Dieser Leitfaden ist genau dafür konzipiert. Es handelt sich nicht um eine Rangliste von 1 bis 50, denn der beste Anbieter hängt von Ihrer Umgebung, Ihren Integrationsanforderungen, Sicherheitsrichtlinien und Ihren Automatisierungszielen ab. Stattdessen erhalten Sie eine übersichtliche Darstellung des Marktes sowie eine Checkliste für den Einkauf, die Ihnen bei der Evaluierung Zeit spart.
Was zählt als KI-Robotikunternehmen?
In diesem Artikel wird unter einem KI-Robotikunternehmen ein Unternehmen verstanden, das Roboter (oder die „Robotergehirn“-Software) baut, die KI – Computer Vision, erlernte Manipulation, Autonomie, Planung oder interaktive Intelligenz – nutzen, um in der realen Welt zu agieren.
Nicht berücksichtigt werden: reine RPA/Geschäftsautomatisierung, KI, die sich ausschließlich auf Analysen konzentriert, oder generische Hardwareanbieter ohne Autonomie- oder Robotik-Stack.

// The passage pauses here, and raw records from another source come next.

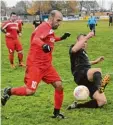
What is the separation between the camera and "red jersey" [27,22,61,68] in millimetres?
7074

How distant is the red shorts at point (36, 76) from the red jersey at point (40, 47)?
9cm

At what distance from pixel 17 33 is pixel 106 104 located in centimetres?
747

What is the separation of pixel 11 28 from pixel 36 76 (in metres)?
8.11

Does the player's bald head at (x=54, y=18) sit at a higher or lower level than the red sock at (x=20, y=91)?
higher

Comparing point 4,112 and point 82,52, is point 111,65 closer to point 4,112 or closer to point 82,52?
point 82,52

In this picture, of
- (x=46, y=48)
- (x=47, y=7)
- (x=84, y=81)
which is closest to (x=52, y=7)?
(x=47, y=7)

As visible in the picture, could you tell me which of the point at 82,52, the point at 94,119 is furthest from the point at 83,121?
the point at 82,52

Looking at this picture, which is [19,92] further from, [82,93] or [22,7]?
[22,7]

Kurzauswahl: 16 KI-Robotik-Unternehmen, die von vielen in die engere Wahl genommen wurden
Falls Sie nur einen Ausgangspunkt benötigen, handelt es sich hierbei um häufig zitierte Marktführer (kategorienübergreifend) mit hoher Sichtbarkeit und realen Implementierungen:
| Unternehmen | Kategorie (Sprung) | Warum es auf der Auswahlliste steht |
| ABB Robotik | Industrielle Cobots und Maschinenbedienung | Komplettanbieter für Industrielösungen mit einem breiten Ökosystem |
| FANUC | Industrielle Cobots und Maschinenbedienung | Installierte Basis + Zuverlässigkeitsreputation |
| KUKA | Industrielle Cobots und Maschinenbedienung | Tiefgreifende industrielle Präsenz in verschiedenen Sektoren |
| Yaskawa Motoman | Industrielle Cobots und Maschinenbedienung | Breites Sortiment für Werksinstallationen |
| Universal Robots | Industrielle Cobots und Maschinenbedienung | Marktführer im Bereich Cobots + großes Ökosystem |
| Boston Dynamics | Inspektions-, Sicherheits- und Mobilitätsroboter | Referenzplattform für mobile Inspektionseinsätze |
| Amazon Robotics | Lager- und Auftragsabwicklungsrobotik | Massiver Umfang innerhalb realer Fulfillment-Operationen |
| Symbotic | Lager- und Auftragsabwicklungsrobotik | Fokus auf durchgängige Automatisierungssysteme |
| Locus Robotics | Lager- und Auftragsabwicklungsrobotik | Weit verbreitete AMR-Flotten für die Kommissionierung |
| Kovariant | Roboterfundamentmodelle und zugehörige Software | „Robotergehirn“-Software zur Automatisierung im Alltag |
| Geschicklichkeit | Lager- und Auftragsabwicklungsrobotik | Physikalisch-KI-artiger Ansatz für manipulationsintensive Aufgaben |
| Figur | Humanoide und Allzweckroboter | Hochkarätige Kommerzialisierungsoffensive für humanoide Roboter |
| Agilitätsrobotik | Humanoide und Allzweckroboter | Digit zielt auf praktische industrielle Arbeitsabläufe ab. |
| Apptronik | Humanoide und Allzweckroboter | Apollo positionierte sich um die Unternehmensintegration herum. |
| Seilrutsche | Drohnen und autonome Lieferung | Positionierung in groß angelegten autonomen Lieferlogistiksystemen |
| KEYirobot ( Loona ) | Service- und Konsumrobotik | Roboter als Begleiter für Verbraucher: interaktive Haustierroboter für Zuhause |
Kurzer Hinweis: Diese sind nicht von 1 bis 16 geordnet. „Am besten“ hängt von der Umgebung, der Integration und dem ab, was Sie automatisieren.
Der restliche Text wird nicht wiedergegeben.